The site is still lame though ;)
Now that you mention it, I seem to recall reading about Google cracking down on that kind of thing, and sites like Experts Exchange changing in order to keep their ranking.
So, Google may forgive them, but my hatred diminishes more slowly.
In other words, "may they rot in hell, or at least decline in popularity until they can't even pay the bills for their servers".
This crowd should know how to ignore ads or view the google cache anyway.
Stackoverflow is popping up with great results now too.
Can't we be happy to have both and not bash one or the other?

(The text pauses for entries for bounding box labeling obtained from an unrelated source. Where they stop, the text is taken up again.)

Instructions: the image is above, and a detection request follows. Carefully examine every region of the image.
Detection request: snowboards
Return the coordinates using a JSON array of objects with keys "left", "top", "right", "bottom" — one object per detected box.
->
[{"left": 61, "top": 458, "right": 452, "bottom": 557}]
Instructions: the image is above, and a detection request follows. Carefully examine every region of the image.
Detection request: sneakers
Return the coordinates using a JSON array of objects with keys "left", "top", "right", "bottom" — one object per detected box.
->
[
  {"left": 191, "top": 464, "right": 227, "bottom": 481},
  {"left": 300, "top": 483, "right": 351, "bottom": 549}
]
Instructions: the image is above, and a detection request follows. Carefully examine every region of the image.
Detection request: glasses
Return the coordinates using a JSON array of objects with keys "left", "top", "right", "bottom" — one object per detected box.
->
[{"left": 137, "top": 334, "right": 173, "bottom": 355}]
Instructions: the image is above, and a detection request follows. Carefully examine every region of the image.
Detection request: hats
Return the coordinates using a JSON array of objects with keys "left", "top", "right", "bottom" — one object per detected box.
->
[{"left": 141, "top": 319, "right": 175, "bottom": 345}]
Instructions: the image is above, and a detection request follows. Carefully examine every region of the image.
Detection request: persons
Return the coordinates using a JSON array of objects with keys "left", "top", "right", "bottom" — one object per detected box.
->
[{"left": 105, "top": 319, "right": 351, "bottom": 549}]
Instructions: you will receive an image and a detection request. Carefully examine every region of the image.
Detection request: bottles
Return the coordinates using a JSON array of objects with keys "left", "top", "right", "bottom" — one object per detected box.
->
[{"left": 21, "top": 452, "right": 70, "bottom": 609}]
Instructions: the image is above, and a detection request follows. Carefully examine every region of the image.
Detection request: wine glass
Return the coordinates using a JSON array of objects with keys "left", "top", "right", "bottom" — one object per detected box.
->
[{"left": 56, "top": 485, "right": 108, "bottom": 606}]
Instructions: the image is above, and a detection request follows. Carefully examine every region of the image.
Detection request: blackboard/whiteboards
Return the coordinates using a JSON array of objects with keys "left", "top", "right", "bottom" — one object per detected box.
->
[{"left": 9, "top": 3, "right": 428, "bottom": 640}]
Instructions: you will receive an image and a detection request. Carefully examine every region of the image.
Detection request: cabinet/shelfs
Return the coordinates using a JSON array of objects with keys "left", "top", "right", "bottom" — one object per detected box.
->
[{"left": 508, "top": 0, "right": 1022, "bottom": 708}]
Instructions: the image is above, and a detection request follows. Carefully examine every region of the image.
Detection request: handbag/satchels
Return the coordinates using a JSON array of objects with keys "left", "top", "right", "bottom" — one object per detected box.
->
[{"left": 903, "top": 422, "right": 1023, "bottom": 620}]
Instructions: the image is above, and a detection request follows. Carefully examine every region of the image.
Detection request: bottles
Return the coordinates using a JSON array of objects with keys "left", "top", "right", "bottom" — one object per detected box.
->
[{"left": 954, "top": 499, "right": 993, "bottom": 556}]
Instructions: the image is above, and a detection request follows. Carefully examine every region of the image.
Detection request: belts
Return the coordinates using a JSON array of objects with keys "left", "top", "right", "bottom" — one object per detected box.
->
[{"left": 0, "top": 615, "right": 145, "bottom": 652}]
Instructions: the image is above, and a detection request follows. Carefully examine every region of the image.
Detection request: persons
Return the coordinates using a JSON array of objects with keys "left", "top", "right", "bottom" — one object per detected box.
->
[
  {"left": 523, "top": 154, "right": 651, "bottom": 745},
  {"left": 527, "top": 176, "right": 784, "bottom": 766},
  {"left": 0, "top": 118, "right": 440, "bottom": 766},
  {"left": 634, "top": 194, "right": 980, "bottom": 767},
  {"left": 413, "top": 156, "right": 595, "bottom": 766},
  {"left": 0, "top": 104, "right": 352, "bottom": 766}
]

EE always frustrated me, like Launchpad Answers does now, in that people with no clue how to solve the problem would answer and then no-one else would bother because someone already answered (Launchpad is far worse for this as any reply (except "more info needed) marks the question as "answered").
/rant
edit: Oh, I was looking on a page that had no answers. Didn't realise that at the time.
If you receive a search result on Google that points to an EE question page, you can see the answers at the end of the page. EE tricks casual visitors into thinking they need an account by putting a long list of things at the top of the page and the real answers all the way at the bottom. This way Google ranks the question/answer but people think they need to buy an account.
Example Google Search (Click 2nd link): http://www.google.com/search?hl=en&client=firefox-a&...
note If you visit the link directly, the real answers disappear. Yet another sneaky EE trick, this time preventing bookmarking/direct linking.
Also, Jeff mentions it in his intro to StackOverflow Coding Horror post (http://www.codinghorror.com/blog/archives/001101.html):
Stackoverflow is sort of like the anti-experts-exchange (minus the nausea-inducing sleaze and quasi-legal search engine gaming)
I came across 3 or 4 experts-exchange pages today when looking to fix a small apache issue.
After that, you can use g <something> in the address bar to search for something with a sane query.
http://customizegoogle.com/
From the front page: "Filter spammy websites from search results"
exactly what I do with Tek-Tips...
Greasemonkey (or Opera user javascript as I believe that's mostly compatible) script to remove experts-exchange results from any google query. Saves you from having to use a different search or use -site: stuff.
Should be easily extendable to hide/dim/highlight/whatever any sites you want to see less/more of.
experts-exchange gets most of its traffic from gaming Google. It isn't that useful of a site.
If that is the case, ExpertSexChange is in bad shape than what the stat suggests.
Hopefully, they would eventually go way down in the search results.
Wait, what? You can vote for/against google search results?
Bounce-rate would be a better metric (and again abusable) and they already have access to that for many sites.
500000 uniques but how many ad clicks? I'd imagine their clicks-per-impression is really low on this sort of site unless the ad is the solution to the problem. People are focussed not aimlessly searching, they're also probably the sector most immunue to ads - computer experts at work.
It also has many other useful Google tweaks, like removal of text ads and click tracking.
anyway, good riddance.
I personally don't mind the EE pages. They tend to have good answers from time to time. I have a bigger beef with sites like mysqlperformanceblog.com that frequently get their search result pages indexed. Pointless crap.
http://www.quantcast.com/stackoverflow.com#traffic
Last time the same phrase above got down voted. This is just another stress reducer for EE poor fanboys.
They allow google to cache the entire page, with the answers. No login needed. I've never checked if a referer thing or not. Don't really care to investigate since the cache works fine.
Next worthless anecdotal comment please ...
Very Annoying. I wish google/bing/yahoo would just ban EE.